### TEXT SECTION
⁂
A More Faithful Formal Definition of the Desired Property for Distributed Snapshot Algorithms to Model Check the Property

keywords: Distributed snapshot algorithm, reachability, state machine, property specification, model checking
The first distributed snapshot algorithm was invented by Chandy and Lamport: Chandy-Lamport distributed snapshot algorithm (CLDSA). Distributed snapshot algorithms are crucial components to make distributed systems fault tolerant. Such algorithms are extremely important because many modern key software systems are in the form of distributed systems and should be fault tolerant. There are at least two desired properties such algorithms should satisfy: 1) the distributed snapshot reachability property (called the DSR property) and 2) the ability to run concurrently with, but not alter, an underlying distributed system (UDS). This paper identifies subtle errors in a paper on formalization of the DSR property and shows how to correct them. We give a more faithful formal definition of the DSR property; the definition involves two state machines -- one state machine M_UDS that formalizes a UDS and the other M_CLDSA that formalizes the UDS on which CLDSA is superimposed (UDS-CLDSA) -- and can be used to more precise model checking of the DSR property for CLDSA. We also prove a theorem on equivalence of our new definition and an existing one that only involves M_CLDSA to guarantee the validity of the existing model checking approach. Moreover, we prove the second property, namely that CLDSA does not alter the behaviors of UDS.
⁂
### SUPPLIED MATERIAL
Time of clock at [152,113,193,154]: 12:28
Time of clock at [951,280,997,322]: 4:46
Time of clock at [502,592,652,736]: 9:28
⁂
### PROBLEM DETAILS
Reproduce the full text on distributed snapshot algorithms from above, word for word, including its title and keywords line.

### FULL RESPONSE
A More Faithful Formal Definition of the Desired Property for Distributed Snapshot Algorithms to Model Check the Property

keywords: Distributed snapshot algorithm, reachability, state machine, property specification, model checking
The first distributed snapshot algorithm was invented by Chandy and Lamport: Chandy-Lamport distributed snapshot algorithm (CLDSA). Distributed snapshot algorithms are crucial components to make distributed systems fault tolerant. Such algorithms are extremely important because many modern key software systems are in the form of distributed systems and should be fault tolerant. There are at least two desired properties such algorithms should satisfy: 1) the distributed snapshot reachability property (called the DSR property) and 2) the ability to run concurrently with, but not alter, an underlying distributed system (UDS). This paper identifies subtle errors in a paper on formalization of the DSR property and shows how to correct them. We give a more faithful formal definition of the DSR property; the definition involves two state machines -- one state machine M_UDS that formalizes a UDS and the other M_CLDSA that formalizes the UDS on which CLDSA is superimposed (UDS-CLDSA) -- and can be used to more precise model checking of the DSR property for CLDSA. We also prove a theorem on equivalence of our new definition and an existing one that only involves M_CLDSA to guarantee the validity of the existing model checking approach. Moreover, we prove the second property, namely that CLDSA does not alter the behaviors of UDS.